- [Data provided]:
··········

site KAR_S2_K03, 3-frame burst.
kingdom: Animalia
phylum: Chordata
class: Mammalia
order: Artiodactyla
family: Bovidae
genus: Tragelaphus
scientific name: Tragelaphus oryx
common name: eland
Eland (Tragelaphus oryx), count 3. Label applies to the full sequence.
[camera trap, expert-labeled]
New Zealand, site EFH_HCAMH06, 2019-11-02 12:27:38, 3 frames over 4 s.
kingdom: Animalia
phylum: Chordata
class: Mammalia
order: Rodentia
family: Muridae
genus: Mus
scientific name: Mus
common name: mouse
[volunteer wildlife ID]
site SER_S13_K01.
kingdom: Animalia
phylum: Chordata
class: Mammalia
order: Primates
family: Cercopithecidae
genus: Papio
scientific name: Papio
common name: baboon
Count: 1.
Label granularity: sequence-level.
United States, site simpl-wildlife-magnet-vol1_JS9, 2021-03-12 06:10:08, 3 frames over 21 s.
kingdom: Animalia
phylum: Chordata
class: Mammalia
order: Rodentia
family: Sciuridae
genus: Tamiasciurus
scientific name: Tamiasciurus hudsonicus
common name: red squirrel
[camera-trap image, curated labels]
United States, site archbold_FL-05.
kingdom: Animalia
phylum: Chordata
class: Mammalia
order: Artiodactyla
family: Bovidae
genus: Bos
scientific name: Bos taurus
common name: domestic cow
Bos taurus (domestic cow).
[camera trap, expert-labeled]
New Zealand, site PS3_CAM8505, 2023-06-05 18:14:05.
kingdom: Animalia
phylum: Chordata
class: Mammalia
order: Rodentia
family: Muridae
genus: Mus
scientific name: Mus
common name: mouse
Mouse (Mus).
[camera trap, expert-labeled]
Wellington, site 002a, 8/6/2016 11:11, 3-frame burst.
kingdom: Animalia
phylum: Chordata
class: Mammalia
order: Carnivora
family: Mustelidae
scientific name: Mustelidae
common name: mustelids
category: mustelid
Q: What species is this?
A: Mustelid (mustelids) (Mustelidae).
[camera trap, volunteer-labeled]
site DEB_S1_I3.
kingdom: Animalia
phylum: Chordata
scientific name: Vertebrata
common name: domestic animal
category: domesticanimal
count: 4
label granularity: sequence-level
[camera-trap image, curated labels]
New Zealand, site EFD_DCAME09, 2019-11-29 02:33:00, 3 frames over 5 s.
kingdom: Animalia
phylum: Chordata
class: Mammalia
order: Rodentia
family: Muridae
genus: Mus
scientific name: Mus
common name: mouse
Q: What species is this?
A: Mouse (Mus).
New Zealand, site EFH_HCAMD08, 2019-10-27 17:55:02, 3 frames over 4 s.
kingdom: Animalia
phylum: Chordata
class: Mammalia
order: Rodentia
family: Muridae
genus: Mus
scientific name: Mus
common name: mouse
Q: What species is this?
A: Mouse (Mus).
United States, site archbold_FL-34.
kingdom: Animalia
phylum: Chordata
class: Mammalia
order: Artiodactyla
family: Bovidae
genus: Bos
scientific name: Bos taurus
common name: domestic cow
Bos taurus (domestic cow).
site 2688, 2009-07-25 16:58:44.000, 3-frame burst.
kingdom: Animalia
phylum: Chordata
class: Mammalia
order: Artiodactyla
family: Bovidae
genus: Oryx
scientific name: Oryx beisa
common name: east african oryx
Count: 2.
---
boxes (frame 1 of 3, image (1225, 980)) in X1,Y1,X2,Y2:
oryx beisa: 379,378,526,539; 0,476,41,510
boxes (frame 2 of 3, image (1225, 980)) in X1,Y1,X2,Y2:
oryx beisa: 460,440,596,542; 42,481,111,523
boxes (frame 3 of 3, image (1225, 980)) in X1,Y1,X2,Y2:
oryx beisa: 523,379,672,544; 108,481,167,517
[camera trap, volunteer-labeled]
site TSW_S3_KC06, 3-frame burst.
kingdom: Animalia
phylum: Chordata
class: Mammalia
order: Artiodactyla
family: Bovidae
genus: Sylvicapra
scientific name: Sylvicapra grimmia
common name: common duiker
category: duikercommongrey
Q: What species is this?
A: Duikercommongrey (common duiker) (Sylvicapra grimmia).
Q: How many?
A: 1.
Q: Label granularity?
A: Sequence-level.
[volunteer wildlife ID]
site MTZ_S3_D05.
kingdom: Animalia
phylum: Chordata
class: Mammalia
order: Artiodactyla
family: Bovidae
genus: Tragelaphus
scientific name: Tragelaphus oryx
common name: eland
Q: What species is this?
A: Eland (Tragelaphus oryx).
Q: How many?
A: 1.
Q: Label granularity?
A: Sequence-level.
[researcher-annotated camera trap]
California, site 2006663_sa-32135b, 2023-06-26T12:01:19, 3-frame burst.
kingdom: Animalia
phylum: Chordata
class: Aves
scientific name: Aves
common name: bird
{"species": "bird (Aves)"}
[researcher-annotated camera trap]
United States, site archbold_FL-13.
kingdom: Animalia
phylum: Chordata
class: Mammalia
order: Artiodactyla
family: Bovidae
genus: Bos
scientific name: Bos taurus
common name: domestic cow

··········

- [What is needed]: Could you copy exactly the lines from the first line of the records above through the line containing "common name: mustelids", both included, and nothing else?

- [Answer space]:
site KAR_S2_K03, 3-frame burst.
kingdom: Animalia
phylum: Chordata
class: Mammalia
order: Artiodactyla
family: Bovidae
genus: Tragelaphus
scientific name: Tragelaphus oryx
common name: eland
Eland (Tragelaphus oryx), count 3. Label applies to the full sequence.
[camera trap, expert-labeled]
New Zealand, site EFH_HCAMH06, 2019-11-02 12:27:38, 3 frames over 4 s.
kingdom: Animalia
phylum: Chordata
class: Mammalia
order: Rodentia
family: Muridae
genus: Mus
scientific name: Mus
common name: mouse
[volunteer wildlife ID]
site SER_S13_K01.
kingdom: Animalia
phylum: Chordata
class: Mammalia
order: Primates
family: Cercopithecidae
genus: Papio
scientific name: Papio
common name: baboon
Count: 1.
Label granularity: sequence-level.
United States, site simpl-wildlife-magnet-vol1_JS9, 2021-03-12 06:10:08, 3 frames over 21 s.
kingdom: Animalia
phylum: Chordata
class: Mammalia
order: Rodentia
family: Sciuridae
genus: Tamiasciurus
scientific name: Tamiasciurus hudsonicus
common name: red squirrel
[camera-trap image, curated labels]
United States, site archbold_FL-05.
kingdom: Animalia
phylum: Chordata
class: Mammalia
order: Artiodactyla
family: Bovidae
genus: Bos
scientific name: Bos taurus
common name: domestic cow
Bos taurus (domestic cow).
[camera trap, expert-labeled]
New Zealand, site PS3_CAM8505, 2023-06-05 18:14:05.
kingdom: Animalia
phylum: Chordata
class: Mammalia
order: Rodentia
family: Muridae
genus: Mus
scientific name: Mus
common name: mouse
Mouse (Mus).
[camera trap, expert-labeled]
Wellington, site 002a, 8/6/2016 11:11, 3-frame burst.
kingdom: Animalia
phylum: Chordata
class: Mammalia
order: Carnivora
family: Mustelidae
scientific name: Mustelidae
common name: mustelids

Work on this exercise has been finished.